Gratitude Leads To All Things Great

By Dorian Martin for Jennyoga

The holiday season often is a time spent expressing gratitude. The season of thanks begins this week as families and friends gather together around the Thanksgiving table to express gratitude. They often cite blessings such as strong familial relationships, good friends, jobs, homes and a sumptuous meal. Many people continue their focus on gratitude through December as part of celebrating the deep traditions of their religious faiths and cultures.

The regular practice of gratitude easily can extend beyond the holiday season and arguably is one that offers an immense return on the minimal time investment that it takes to maintain this practice throughout the year. For instance, researchers link a regular practice of gratitude to numerous emotional health outcomes, including greater happiness, more optimism, a greater appreciation of good experiences and the creation of strong bonds with others. This practice even boosts physical health, including fostering a stronger immune system and lowering blood pressure.

Interestingly, gratitude may come more naturally for some people. In a recent New York Times opinion column, Arthur C. Brooks points to research that indicates a genetic variation is associated with an individual’s ability to feel deeply grateful. However, we can also mindfully cultivate gratitude even if we don’t have a genetic predisposition toward thankfulness.
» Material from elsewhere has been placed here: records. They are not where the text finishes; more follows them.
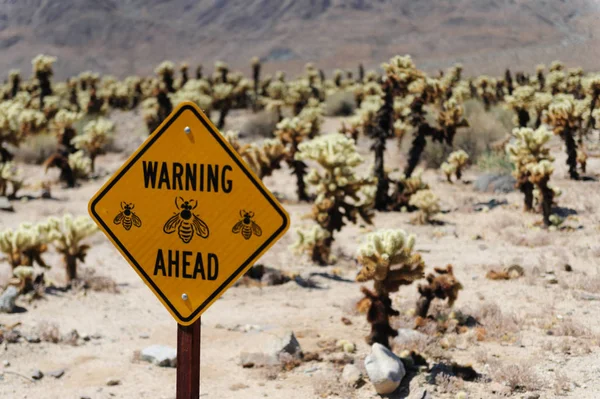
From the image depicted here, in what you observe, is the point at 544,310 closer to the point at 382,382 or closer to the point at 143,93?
the point at 382,382

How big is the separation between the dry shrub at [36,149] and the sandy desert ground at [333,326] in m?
12.5

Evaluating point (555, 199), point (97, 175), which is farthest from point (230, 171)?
point (97, 175)

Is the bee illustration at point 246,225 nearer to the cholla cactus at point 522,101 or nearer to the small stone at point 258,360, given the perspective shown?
the small stone at point 258,360

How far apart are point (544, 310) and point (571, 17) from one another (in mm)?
107224

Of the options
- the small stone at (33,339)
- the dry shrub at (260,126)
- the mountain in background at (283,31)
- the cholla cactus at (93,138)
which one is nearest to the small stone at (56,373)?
the small stone at (33,339)

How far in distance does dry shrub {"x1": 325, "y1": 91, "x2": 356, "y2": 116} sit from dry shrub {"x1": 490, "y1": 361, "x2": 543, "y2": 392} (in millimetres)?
25354

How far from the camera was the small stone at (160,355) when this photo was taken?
247 inches

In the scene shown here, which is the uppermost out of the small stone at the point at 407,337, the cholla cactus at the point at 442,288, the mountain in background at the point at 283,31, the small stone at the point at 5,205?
the mountain in background at the point at 283,31

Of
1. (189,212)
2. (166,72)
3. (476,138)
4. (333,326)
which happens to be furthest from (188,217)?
(166,72)

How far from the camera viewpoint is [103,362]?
645 cm

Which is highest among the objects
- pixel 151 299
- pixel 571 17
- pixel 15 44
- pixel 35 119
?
pixel 571 17

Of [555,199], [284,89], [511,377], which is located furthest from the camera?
[284,89]

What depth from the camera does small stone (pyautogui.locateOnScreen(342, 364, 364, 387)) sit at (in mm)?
5707

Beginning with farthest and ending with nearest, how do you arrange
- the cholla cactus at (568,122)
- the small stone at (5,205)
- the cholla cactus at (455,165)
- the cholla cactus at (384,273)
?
the cholla cactus at (455,165)
the small stone at (5,205)
the cholla cactus at (568,122)
the cholla cactus at (384,273)
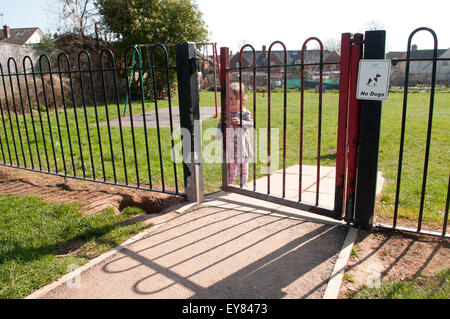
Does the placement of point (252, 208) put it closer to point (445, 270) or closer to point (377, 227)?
point (377, 227)

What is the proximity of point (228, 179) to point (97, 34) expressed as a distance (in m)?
23.3

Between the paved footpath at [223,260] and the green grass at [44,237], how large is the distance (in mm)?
145

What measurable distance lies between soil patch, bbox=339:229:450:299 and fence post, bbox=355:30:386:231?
0.21 metres

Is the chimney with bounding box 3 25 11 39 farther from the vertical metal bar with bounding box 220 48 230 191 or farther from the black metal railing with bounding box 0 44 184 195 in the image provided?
the vertical metal bar with bounding box 220 48 230 191

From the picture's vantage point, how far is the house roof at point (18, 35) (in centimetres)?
4738

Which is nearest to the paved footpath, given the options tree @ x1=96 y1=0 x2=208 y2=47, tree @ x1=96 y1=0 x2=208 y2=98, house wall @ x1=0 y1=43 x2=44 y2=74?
house wall @ x1=0 y1=43 x2=44 y2=74

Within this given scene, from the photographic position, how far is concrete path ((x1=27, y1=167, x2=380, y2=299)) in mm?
2480

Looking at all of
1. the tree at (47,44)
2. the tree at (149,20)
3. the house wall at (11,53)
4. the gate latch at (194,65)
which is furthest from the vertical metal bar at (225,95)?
the tree at (47,44)

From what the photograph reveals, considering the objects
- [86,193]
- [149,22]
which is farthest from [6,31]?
[86,193]

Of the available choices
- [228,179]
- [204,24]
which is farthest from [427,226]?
[204,24]

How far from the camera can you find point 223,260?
2.86m

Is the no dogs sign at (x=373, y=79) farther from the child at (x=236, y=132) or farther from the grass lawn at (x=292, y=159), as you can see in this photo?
the child at (x=236, y=132)

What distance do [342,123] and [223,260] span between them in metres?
1.66

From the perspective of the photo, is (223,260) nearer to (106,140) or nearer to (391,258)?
(391,258)
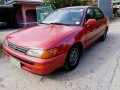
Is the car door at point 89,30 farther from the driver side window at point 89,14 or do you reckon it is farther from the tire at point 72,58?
the tire at point 72,58

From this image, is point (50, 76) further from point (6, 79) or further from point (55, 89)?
point (6, 79)

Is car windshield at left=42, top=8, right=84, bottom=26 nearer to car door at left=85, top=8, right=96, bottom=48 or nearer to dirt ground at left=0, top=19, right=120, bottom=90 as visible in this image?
car door at left=85, top=8, right=96, bottom=48

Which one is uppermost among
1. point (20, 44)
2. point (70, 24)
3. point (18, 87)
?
point (70, 24)

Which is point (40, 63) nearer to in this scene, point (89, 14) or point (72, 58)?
point (72, 58)

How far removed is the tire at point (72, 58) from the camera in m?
3.76

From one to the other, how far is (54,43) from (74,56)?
3.01ft

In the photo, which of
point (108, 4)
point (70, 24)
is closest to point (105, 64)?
Result: point (70, 24)

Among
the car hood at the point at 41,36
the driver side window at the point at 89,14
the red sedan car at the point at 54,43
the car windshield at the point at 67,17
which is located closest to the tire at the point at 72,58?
the red sedan car at the point at 54,43

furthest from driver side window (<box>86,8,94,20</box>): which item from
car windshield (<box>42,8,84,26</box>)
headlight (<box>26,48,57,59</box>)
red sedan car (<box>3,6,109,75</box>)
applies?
headlight (<box>26,48,57,59</box>)

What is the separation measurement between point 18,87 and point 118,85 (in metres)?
2.04

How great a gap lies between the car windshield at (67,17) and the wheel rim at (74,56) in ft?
2.53

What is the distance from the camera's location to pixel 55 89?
10.7 feet

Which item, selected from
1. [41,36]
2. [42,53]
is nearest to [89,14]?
[41,36]

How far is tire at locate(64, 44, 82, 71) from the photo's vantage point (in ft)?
12.3
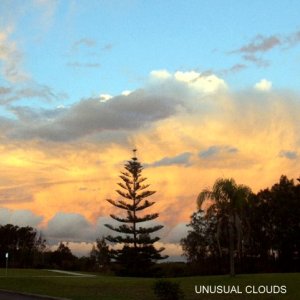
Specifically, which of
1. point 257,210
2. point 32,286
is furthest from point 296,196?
point 32,286

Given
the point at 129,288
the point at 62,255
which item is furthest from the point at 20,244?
the point at 129,288

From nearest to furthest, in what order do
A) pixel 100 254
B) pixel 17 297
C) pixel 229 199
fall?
1. pixel 17 297
2. pixel 229 199
3. pixel 100 254

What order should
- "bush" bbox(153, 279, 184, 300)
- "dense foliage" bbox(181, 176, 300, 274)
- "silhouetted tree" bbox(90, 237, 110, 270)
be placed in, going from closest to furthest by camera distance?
"bush" bbox(153, 279, 184, 300), "dense foliage" bbox(181, 176, 300, 274), "silhouetted tree" bbox(90, 237, 110, 270)

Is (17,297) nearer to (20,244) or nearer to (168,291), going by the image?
(168,291)

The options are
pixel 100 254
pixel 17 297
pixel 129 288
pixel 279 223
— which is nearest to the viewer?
pixel 17 297

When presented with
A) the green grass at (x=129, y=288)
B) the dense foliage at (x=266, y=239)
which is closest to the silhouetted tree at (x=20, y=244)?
the dense foliage at (x=266, y=239)

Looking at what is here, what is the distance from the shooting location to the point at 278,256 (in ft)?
196

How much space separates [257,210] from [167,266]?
13656mm

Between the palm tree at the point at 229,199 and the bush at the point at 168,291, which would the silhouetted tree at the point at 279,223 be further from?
the bush at the point at 168,291

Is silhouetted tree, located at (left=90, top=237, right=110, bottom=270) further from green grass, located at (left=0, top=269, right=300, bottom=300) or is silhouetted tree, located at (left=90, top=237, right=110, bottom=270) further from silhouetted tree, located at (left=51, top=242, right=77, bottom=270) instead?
green grass, located at (left=0, top=269, right=300, bottom=300)

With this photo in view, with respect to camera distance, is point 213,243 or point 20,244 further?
point 20,244

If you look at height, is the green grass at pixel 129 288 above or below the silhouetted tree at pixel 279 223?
below

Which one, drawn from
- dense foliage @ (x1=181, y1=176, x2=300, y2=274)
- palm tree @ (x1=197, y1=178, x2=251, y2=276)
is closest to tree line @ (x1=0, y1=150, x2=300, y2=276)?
dense foliage @ (x1=181, y1=176, x2=300, y2=274)

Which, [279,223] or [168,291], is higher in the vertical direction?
[279,223]
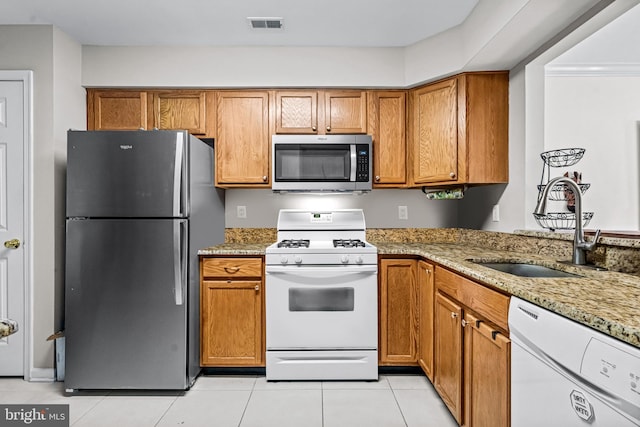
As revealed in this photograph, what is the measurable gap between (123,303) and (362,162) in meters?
1.88

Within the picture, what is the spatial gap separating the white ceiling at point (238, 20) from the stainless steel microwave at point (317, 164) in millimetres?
733

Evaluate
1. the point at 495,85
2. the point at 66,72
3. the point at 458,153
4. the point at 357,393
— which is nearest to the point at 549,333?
the point at 357,393

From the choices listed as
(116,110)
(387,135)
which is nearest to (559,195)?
(387,135)

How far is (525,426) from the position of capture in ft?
3.77

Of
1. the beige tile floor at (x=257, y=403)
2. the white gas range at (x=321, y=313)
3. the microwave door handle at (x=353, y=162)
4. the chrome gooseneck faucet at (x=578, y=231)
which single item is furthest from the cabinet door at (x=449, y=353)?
the microwave door handle at (x=353, y=162)

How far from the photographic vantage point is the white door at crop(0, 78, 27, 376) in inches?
97.6

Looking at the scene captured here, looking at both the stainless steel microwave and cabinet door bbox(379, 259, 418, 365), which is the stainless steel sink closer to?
cabinet door bbox(379, 259, 418, 365)

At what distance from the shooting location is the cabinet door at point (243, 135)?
2.85 m

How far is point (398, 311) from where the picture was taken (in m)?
2.53

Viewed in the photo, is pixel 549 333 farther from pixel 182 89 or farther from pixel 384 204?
pixel 182 89

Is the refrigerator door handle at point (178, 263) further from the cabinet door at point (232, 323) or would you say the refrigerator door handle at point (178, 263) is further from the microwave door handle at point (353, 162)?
the microwave door handle at point (353, 162)

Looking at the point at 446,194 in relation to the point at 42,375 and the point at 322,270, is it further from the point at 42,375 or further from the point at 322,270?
the point at 42,375

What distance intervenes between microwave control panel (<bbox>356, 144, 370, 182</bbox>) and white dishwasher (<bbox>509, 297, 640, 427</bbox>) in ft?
5.38

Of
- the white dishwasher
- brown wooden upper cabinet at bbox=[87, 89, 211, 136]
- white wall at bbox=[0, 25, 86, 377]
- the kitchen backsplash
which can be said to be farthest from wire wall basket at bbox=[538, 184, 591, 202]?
white wall at bbox=[0, 25, 86, 377]
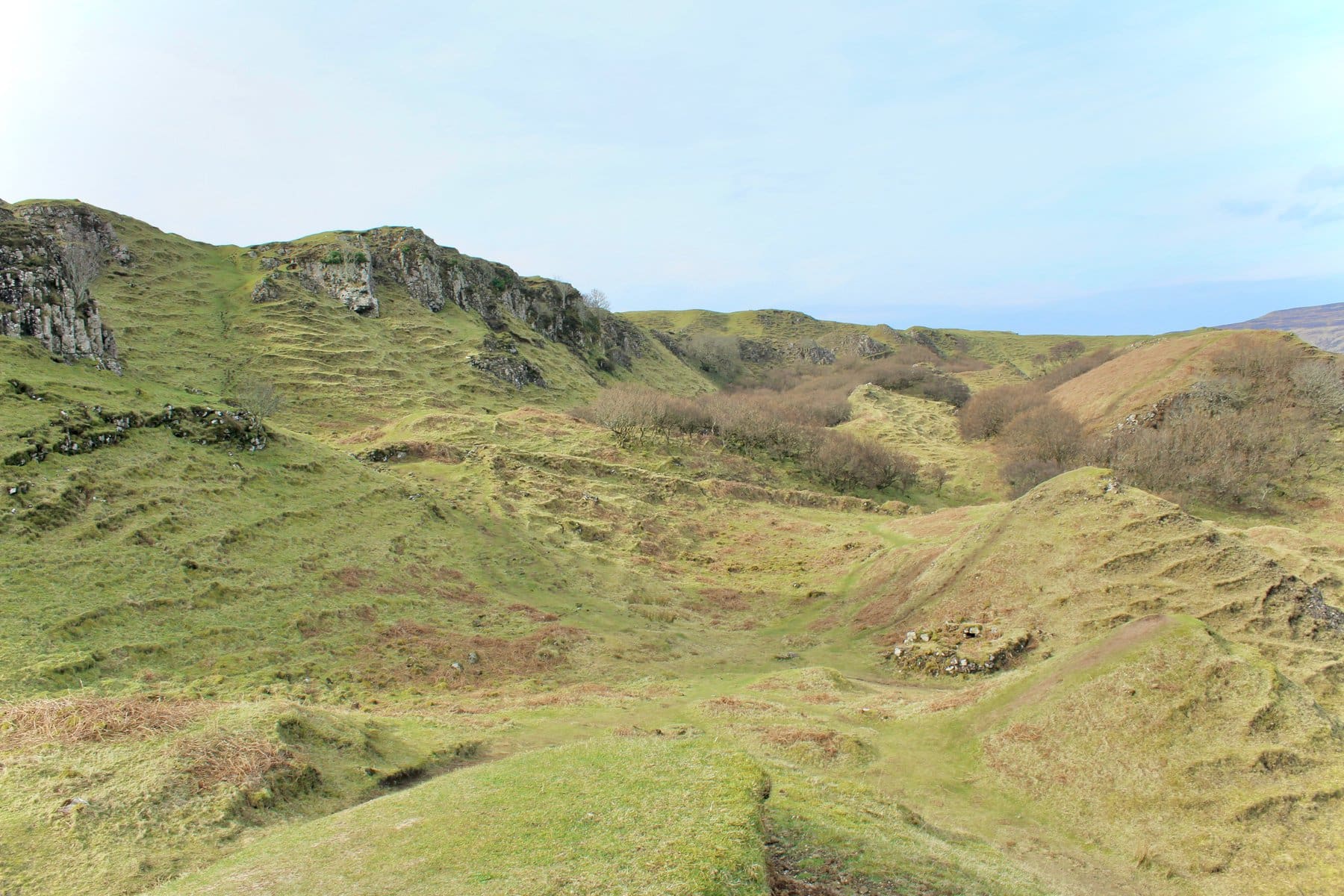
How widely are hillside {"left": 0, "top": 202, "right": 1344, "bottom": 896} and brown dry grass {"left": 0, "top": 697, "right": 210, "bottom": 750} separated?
65 millimetres

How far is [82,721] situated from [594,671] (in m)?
16.2

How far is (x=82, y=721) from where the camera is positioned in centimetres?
1262

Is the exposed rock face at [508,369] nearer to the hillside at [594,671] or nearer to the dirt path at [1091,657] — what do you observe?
the hillside at [594,671]

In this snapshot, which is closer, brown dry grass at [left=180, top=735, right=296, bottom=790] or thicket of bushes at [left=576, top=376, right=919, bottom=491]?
brown dry grass at [left=180, top=735, right=296, bottom=790]

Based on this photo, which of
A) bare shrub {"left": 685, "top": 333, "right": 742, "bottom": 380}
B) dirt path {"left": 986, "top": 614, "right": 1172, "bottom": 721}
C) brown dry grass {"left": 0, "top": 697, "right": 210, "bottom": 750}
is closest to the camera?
brown dry grass {"left": 0, "top": 697, "right": 210, "bottom": 750}

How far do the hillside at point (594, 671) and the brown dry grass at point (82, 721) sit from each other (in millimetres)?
65

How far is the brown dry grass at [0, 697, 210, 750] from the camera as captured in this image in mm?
12148

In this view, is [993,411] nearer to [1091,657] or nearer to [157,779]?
[1091,657]

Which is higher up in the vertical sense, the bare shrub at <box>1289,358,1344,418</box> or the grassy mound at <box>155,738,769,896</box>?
the bare shrub at <box>1289,358,1344,418</box>

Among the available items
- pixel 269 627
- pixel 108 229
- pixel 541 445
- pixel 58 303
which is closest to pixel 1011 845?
pixel 269 627

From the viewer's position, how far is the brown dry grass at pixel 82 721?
12148 mm

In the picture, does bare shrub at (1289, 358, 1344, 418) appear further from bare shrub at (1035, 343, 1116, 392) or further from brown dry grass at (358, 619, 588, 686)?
brown dry grass at (358, 619, 588, 686)

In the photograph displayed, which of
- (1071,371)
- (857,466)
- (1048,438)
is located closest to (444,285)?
(857,466)

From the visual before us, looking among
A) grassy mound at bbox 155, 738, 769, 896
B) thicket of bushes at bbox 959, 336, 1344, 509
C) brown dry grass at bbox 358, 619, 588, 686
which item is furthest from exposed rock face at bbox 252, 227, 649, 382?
grassy mound at bbox 155, 738, 769, 896
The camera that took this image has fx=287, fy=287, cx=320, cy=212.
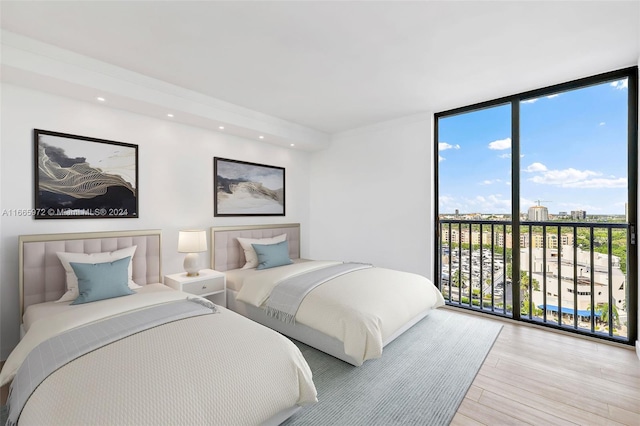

Developing a Gratitude Practice

Experts suggest a number of strategies that can help foster gratitude. These include:

– Meditation focused on gratitude. Jack Kornfield suggests focusing a meditation practice on gratitude in order to acknowledge the blessings and good fortune in our lives. He encourages individuals to focus their meditation on feeling how “year after year you have cared for your own life” and then think about the other parts of the world –a person, plant, animal or insect — that have enhanced your life. Kornfield notes that an increased focus on gratitude is linked to increased joy and an open heart.

– Write regular thank-you notes. Taking time to write detailed thank-you notes to acknowledge people who make a difference in your life can have a significant impact on happiness levels a month later. Furthermore, the potential health benefits expand if you deliver the letter in person and read it to the recipient. Not surprisingly, sending a thank-you note also can improve and deepen your relationship because the recipient understands his or her value to you.  

– Think about all that you’re grateful for at the end of each day. The Greater Good Science Center recommends spending 5-10 minutes each evening describing three positive things for the day as well as why you think they happened. Researchers have found that doing this exercise for one week leads to greater happiness during the following six months.

– Keep a gratitude journal. Writing in a journal about what you appreciate on a regular basis also can have a significant effect on your quality of life. These entries can include past events as well as anticipation of future blessings.

To achieve long-term health benefits from a gratitude practice, individuals need to make these efforts more than a seasonal occurrence. Incorporating different strategies can help keep your gratitude practice feeling fresh throughout the year – and can make you grateful for the benefits it brings to your life.

Sources for This Blog:

Braines, J. (2015). Four Great Gratitude Strategies. Greater Good Science Center, University of California Berkley.

Brooks, A. C. (2015). Choose to Be Grateful. It Will Make You Happier. New York Times.

Greater Good Science Center. (ND). Expanding the Science and Practice of Gratitude. University of California Berkley.

Harvard Mental Health Letter. (2011). In Praise of Gratitude.

Kornfield, J. (2014). Meditation on Gratitude and Joy.